Text data in caption style:
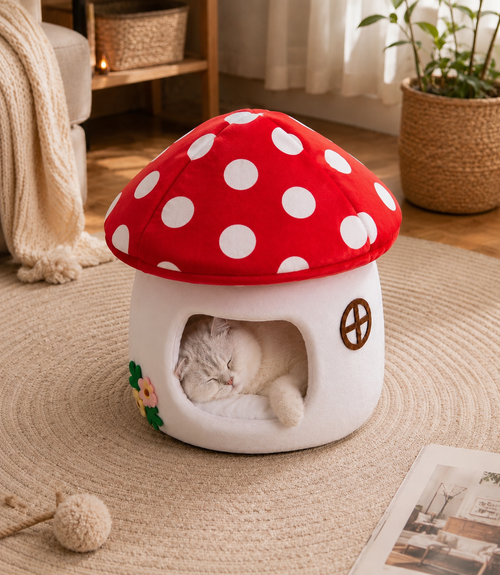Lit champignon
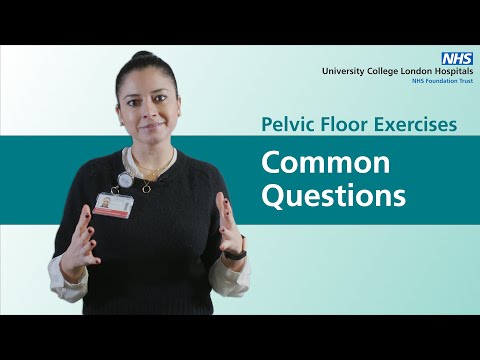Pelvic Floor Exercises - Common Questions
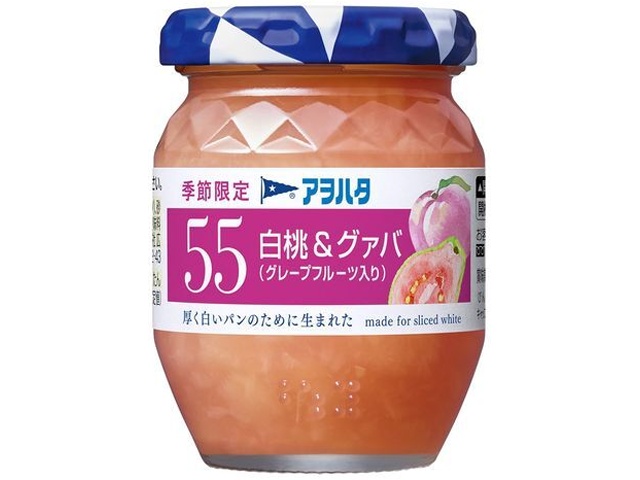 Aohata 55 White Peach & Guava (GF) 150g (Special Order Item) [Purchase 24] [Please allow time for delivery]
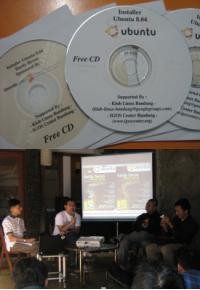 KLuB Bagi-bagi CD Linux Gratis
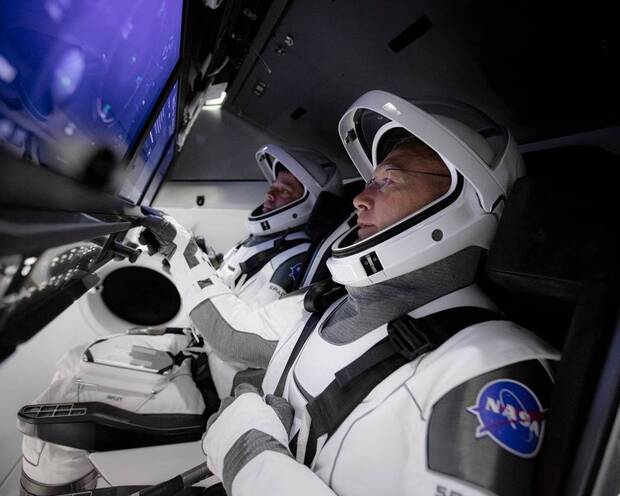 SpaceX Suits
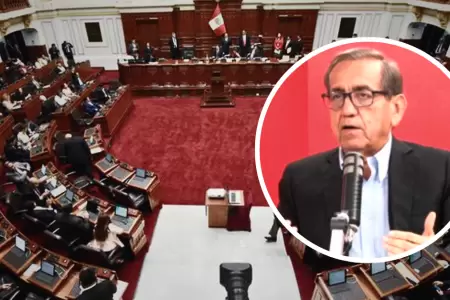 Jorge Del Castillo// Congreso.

__Aim of the exercise__.
Retype each line of the material above word for word, leaving out the pictures.

__Response box__.
Lit champignon
Pelvic Floor Exercises - Common Questions
 Aohata 55 White Peach & Guava (GF) 150g (Special Order Item) [Purchase 24] [Please allow time for delivery]
 KLuB Bagi-bagi CD Linux Gratis
 SpaceX Suits
 Jorge Del Castillo// Congreso.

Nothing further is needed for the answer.